[Tarefas]
1 > No texto sobre a reciclagem de vidro em Portugal, que percentagem do vidro é recolhida para reciclagem nos hotéis, restaurantes e cafés?
2 > Prossiga o texto sobre a reciclagem de vidro em Portugal a partir do ponto em que termina.

[Excerto do texto]
-.-.-

Até 2030, Portugal tem de reciclar 75% das embalagens de vidro. A meta foi definida pela União Europeia, mas estamos longe desse valor. Apenas 56% das embalagens de vidro usadas foram recicladas, segundo os últimos números, de 2023.

Portugal recicla 56% das embalagens de vidro, abaixo da meta europeia de 75% até 2030
Portugal recicla 56% das embalagens de vidro, abaixo da meta europeia de 75% até 2030

Os hotéis, restaurantes e cafés são ainda piores do que as famílias portuguesas a colocar as garrafas no vidrão - apenas 36 % do vidro é recolhido para reciclagem. Tendo em conta que cada estabelecimento produz, em média, mais de 2000 kg de embalagens de vidro usadas por ano, o impacto deste setor na sustentabilidade nacional é enorme.

Por que razão os hotéis, restaurantes e cafés não reciclam mais foi uma das perguntas que a SÁBADO colocou ao presidente da Associação de Industriais de Vidro de Embalagem (AIVE), Tiago Moreira da Silva, para marcar o Dia Nacional da Sustentabilidade.

Portugal recicla 56% das embalagens de vidro. Este valor tem aumentado nos últimos anos?

-.-.-

[Dados guardados]
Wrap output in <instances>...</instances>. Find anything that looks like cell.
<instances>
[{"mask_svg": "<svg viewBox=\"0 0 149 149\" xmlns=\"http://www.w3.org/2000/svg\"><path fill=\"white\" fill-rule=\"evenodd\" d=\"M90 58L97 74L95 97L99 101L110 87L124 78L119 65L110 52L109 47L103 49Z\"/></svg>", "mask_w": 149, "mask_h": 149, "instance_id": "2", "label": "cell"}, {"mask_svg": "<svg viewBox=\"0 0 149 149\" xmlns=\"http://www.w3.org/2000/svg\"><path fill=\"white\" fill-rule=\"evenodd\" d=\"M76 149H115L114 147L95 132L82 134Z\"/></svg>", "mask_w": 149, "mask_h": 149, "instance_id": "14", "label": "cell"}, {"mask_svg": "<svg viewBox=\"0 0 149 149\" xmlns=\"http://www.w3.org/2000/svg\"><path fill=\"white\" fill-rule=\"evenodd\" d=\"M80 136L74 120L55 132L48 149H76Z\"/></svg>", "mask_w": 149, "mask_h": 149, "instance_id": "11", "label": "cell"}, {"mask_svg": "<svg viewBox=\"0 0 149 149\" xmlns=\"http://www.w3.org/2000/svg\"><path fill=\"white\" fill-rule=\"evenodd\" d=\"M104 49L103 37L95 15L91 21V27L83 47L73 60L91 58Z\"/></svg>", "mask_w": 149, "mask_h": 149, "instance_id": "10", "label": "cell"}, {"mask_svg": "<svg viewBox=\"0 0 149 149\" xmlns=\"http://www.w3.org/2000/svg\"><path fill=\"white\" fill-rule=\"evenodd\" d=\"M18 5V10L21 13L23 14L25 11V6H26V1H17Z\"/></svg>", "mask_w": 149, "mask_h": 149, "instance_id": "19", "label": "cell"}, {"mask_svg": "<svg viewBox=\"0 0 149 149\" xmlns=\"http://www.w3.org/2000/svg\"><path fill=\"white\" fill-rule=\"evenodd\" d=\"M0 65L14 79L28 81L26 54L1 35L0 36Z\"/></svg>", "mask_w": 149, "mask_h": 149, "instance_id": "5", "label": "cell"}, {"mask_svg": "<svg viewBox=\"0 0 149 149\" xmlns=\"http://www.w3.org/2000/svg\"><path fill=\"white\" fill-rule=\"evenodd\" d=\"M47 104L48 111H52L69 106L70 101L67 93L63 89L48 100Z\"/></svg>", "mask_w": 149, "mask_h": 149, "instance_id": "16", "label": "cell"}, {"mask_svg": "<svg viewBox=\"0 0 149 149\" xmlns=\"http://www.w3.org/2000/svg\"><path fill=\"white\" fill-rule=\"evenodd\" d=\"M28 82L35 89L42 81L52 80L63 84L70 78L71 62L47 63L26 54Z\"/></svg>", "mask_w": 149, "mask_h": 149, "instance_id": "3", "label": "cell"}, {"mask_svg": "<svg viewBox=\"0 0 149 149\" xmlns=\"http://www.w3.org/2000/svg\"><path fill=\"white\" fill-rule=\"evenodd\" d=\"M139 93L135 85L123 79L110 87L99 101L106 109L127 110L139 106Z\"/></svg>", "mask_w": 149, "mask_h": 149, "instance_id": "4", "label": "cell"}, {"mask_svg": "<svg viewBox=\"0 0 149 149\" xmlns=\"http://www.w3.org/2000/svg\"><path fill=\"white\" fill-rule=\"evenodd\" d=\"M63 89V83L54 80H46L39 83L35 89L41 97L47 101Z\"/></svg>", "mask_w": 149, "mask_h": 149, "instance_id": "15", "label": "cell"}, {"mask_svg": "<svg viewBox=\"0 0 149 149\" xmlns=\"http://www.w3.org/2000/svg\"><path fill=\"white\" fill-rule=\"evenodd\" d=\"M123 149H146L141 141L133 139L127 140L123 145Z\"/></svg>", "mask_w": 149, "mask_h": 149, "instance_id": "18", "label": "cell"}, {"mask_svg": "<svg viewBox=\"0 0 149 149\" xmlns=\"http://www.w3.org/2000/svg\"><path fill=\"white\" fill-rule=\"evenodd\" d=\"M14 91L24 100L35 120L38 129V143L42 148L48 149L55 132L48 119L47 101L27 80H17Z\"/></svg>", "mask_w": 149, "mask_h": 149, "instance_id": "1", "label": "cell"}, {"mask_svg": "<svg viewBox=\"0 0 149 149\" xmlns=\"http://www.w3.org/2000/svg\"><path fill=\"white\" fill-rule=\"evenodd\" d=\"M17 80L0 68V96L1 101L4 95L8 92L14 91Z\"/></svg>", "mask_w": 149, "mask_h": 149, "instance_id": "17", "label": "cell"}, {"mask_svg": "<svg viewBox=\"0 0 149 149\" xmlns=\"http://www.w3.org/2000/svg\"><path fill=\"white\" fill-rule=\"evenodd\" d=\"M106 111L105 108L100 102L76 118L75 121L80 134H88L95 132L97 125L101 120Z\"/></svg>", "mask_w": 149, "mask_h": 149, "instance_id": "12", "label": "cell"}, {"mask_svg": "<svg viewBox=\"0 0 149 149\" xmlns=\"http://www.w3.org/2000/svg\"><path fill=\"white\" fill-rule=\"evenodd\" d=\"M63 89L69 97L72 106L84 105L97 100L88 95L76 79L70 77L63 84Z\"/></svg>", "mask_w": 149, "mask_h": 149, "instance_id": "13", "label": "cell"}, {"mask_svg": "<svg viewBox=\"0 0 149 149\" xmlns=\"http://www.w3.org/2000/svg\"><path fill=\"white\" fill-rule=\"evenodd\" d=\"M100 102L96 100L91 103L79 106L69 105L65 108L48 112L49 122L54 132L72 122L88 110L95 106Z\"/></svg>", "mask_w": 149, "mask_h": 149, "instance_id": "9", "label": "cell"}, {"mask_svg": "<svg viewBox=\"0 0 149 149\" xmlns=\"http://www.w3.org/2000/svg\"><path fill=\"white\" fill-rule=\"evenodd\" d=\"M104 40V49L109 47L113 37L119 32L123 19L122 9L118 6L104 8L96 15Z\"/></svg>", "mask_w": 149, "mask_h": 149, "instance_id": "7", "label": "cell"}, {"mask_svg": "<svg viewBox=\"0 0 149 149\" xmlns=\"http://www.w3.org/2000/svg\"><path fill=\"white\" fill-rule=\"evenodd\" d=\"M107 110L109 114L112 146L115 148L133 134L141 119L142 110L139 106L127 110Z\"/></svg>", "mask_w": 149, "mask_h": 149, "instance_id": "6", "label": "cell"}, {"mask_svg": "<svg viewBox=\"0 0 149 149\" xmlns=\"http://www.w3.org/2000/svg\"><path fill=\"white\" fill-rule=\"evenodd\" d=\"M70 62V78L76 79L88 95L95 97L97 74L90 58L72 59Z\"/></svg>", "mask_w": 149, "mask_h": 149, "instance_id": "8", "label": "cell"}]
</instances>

-.-.-

[Respostas por ordem]
1 > Apenas 36%.

2 >
Os dados mais recentes são de 2023, e estes 56% representam um crescimento de 5 pontos percentuais nos últimos 5 anos. Um progresso demasiado lento face às metas europeias de 75% em 2030. Este resultado não reflete, contudo, a capacidade de reciclagem em novas embalagens de vidro da indústria, mas sim a insuficiência na separação e recolha seletiva das embalagens de vidro usadas. A taxa de reciclagem depende da quantidade de vidro usado, recolhido por exemplo na rede de ecopontos ou porta-a-porta que chega às nossas fábricas, comparativamente à quantidade de embalagens de vidro com alimentos e bebidas, que são colocadas no mercado nacional— e hoje esse fluxo é claramente insuficiente em Portugal. Quanto mais embalagens de vidro usadas forem recolhidas seletivamente, maior será sempre a sua incorporação no processo produtivo de novas embalagens, uma vez que todas as embalagens de vidro colocadas no mercado podem ser recicladas em novas embalagens.

Por que razão os portugueses não reciclam mais?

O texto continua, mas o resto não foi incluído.